Proposal

[ Up ] [ Proposal ] [ Current Status ] [ Previous Status ]

Security and Fault-tolerance of Mobile Code

Fred B. Schneider, Professor; Robbert van Renesse, Senior Research Associate; Greg Morrisett, Assistant Professor, Computer Science Department

Today, a single model is dominant in systems research: client and server processes that communicate using shared variables and/or message passing. We are investigating an alternative that is based on mobile processes or agents that migrate through a network. By structuring a system in terms of agents, applications can be constructed in which scarce resources (i.e., network bandwidth or local disk space) are conserved. This is because an agent can filter or otherwise reduce the data it reads, carrying only relevant information with it as it roams the network; there is rarely a need to transmit large amounts of raw data from one site to another. In contrast, when an application is built using only clients and servers, large quantities of raw data may have to be sent from one site to another if, for example, the client obtains its computing cycles from a different site than it obtains its data. In addition, the agent paradigm seems ideal for environments in which connectivity between sites is intermittent and network partitions are frequent (e.g., mobile clients). The TACOMA system provides operating-system support for agents written in a variety of languages. To date, a series of prototype TACOMA agent-support environments have been built, and used for problems such as gathering and visualizing Arctic weather data, providing matching between service providers and potential clients, interacting with users (i.e. active documents), and managing software installation in a network. Unlike agents written in Java, TACOMA agents can leave data behind at the sites they visit, as well as transport data from site to site.

The benefits of easily implemented computations that span multiple hosts must be tempered by the realization that: (i) computations must be protected from faulty or malicious hosts, the agent integrity problem, and (ii) hosts must be protected from faulty or malicious agents, the host integrity problem. A form of the agent integrity problem is present in today's distributed systems, since they also must tolerate faulty hosts and links. However, the number of hosts involved in a typical distributed computation today is modest compared to what we envisage when wide-spread support for agents becomes available. Fault-tolerance–on a much wider scale than we can now provide–is critical for success of this new paradigm, so this is one of the first problems we are attacking.

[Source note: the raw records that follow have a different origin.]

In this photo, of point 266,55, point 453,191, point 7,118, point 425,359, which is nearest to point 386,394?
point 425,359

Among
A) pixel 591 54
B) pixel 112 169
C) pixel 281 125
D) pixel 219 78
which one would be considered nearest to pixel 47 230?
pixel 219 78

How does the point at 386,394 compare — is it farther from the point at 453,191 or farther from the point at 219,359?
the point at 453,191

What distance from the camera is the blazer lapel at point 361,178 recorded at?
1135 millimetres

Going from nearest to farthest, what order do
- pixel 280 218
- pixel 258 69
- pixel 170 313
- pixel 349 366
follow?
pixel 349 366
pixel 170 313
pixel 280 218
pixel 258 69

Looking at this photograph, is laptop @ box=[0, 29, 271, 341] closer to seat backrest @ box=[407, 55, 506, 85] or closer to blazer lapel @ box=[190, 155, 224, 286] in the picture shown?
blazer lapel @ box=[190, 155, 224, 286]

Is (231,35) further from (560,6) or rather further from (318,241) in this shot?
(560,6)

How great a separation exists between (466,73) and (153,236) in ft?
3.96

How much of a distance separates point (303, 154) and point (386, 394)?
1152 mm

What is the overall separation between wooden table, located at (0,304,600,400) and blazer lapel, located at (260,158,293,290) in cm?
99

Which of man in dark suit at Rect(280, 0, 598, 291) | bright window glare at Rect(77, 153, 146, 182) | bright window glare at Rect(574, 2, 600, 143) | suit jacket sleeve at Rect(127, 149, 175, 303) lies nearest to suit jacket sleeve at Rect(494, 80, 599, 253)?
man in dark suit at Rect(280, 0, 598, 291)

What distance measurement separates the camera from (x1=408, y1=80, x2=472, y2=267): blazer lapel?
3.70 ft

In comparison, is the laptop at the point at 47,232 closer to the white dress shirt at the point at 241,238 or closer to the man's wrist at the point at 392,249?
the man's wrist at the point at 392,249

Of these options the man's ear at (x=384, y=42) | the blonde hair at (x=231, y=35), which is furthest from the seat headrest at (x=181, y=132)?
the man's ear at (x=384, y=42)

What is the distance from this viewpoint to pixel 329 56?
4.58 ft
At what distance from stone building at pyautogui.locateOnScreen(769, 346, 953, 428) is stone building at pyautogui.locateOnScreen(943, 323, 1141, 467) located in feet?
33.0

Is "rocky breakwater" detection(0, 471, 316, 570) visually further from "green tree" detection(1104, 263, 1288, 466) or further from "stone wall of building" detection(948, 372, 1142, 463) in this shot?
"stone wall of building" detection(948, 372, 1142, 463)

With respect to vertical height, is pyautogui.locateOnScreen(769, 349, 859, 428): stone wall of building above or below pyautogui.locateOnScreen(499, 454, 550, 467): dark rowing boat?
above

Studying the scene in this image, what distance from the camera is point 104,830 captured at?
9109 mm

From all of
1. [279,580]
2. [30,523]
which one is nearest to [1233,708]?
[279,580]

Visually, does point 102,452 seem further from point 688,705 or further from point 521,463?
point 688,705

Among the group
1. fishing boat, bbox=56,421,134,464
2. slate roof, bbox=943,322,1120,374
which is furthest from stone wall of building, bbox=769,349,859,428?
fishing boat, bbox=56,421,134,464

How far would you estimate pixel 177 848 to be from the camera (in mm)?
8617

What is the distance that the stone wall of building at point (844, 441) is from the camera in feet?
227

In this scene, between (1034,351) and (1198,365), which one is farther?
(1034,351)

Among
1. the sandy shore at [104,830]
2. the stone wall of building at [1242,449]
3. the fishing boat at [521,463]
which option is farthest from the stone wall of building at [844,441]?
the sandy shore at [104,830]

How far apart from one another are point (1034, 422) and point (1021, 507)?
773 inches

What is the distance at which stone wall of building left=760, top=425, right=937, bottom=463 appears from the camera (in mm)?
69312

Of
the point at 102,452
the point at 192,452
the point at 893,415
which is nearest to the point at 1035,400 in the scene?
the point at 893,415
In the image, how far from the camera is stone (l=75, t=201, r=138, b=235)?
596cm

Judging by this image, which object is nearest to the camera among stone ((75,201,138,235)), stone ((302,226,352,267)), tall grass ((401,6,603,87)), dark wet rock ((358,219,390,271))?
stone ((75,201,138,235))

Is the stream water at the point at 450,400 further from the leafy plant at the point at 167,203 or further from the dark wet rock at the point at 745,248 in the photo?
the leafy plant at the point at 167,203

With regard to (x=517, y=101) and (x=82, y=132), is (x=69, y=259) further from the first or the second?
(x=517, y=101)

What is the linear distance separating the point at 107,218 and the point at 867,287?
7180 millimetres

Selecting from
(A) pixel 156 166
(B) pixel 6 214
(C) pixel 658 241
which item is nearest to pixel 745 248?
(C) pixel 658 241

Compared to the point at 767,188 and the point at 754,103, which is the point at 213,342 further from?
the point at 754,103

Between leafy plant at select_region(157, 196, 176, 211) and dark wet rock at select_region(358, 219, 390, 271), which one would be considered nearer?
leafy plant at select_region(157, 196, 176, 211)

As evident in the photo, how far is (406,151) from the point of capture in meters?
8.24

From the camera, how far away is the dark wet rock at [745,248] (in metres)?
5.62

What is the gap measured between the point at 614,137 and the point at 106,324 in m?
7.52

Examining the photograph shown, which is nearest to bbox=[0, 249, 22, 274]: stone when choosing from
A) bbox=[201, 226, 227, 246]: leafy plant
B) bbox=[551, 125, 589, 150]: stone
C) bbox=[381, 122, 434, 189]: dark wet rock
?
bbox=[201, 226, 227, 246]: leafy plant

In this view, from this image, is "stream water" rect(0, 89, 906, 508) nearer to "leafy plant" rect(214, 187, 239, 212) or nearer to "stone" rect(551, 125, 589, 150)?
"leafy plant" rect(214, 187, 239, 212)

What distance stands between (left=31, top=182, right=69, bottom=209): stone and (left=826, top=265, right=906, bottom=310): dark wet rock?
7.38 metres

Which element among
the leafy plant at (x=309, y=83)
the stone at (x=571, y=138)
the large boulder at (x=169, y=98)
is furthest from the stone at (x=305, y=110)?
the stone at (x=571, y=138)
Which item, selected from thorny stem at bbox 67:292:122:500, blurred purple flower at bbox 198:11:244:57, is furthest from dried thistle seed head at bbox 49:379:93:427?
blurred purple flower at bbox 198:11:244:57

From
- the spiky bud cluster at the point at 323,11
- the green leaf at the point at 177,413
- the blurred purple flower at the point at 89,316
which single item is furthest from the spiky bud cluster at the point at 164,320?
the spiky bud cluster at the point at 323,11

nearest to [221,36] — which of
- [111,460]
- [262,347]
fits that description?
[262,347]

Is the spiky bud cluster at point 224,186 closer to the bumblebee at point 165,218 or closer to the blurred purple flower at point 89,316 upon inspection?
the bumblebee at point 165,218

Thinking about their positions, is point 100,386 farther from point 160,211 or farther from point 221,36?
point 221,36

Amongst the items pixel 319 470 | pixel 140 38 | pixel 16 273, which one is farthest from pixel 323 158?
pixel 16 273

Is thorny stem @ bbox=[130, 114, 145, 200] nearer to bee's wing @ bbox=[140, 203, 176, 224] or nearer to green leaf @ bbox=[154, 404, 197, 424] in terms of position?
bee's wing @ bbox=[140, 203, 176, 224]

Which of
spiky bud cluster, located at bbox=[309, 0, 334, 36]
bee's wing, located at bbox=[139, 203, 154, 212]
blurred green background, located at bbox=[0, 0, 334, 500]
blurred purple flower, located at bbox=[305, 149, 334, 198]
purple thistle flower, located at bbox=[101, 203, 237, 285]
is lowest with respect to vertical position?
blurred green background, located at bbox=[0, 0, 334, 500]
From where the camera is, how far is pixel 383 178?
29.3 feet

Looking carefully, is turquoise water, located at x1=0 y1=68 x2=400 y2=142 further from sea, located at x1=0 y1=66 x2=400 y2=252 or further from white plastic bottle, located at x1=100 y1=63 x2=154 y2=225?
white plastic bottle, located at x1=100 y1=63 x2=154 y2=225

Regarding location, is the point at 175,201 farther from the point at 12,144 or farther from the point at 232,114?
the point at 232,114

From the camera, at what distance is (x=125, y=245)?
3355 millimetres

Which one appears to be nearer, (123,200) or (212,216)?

We are currently investigating a new approach to the host integrity problem–one that combines the best aspects of previous approaches and, therefore, supports both integrity and high performance. The fundamental idea is to break compilation into a sequence of stages that operate on both code and proofs of type-correctness. Each compilation stage takes as input a program in one language and produces an equivalent program in a (possibly) lower-level language. Furthermore, each stage produces a proof in some logic that the stage's output is type-correct. In practice, this proof will appear as a set of annotations on the output code. Subsequent stages can then verify and use the proofs from their predecessors in producing their output code and proofs. Only when a stage is unable to prove that its input is type-correct will it insert the kinds of dynamic type checks that are currently used to ensure integrity.

Ensemble Groupware System

Ken Birman, Professor; Robbert van Renesse, Senior Research Associate, Computer Science Department

Cornell's Horus research project is developing a new generation of groupware communication tools. This effort seeks to introduce guarantees such as reliability, high availability, fault-tolerance, consistency, security and real-time responsiveness into applications that run on modern networks. Our approach is to focus on what we call process group communication structures. These arise in many settings involving cluster-style computing, scalable servers, groupware and conferencing, distributed systems management, fault-tolerance and other execution guarantees, replicated data or computing, distributed coordination or control, and so forth. Group computing has been employed successfully in a great variety of real-world settings. Our emphasis is on the underlying communication systems support for this model, on simplifying and standardizing the interfaces within our support environment, and on making the model as transparent (and hence as easy to use) as possible.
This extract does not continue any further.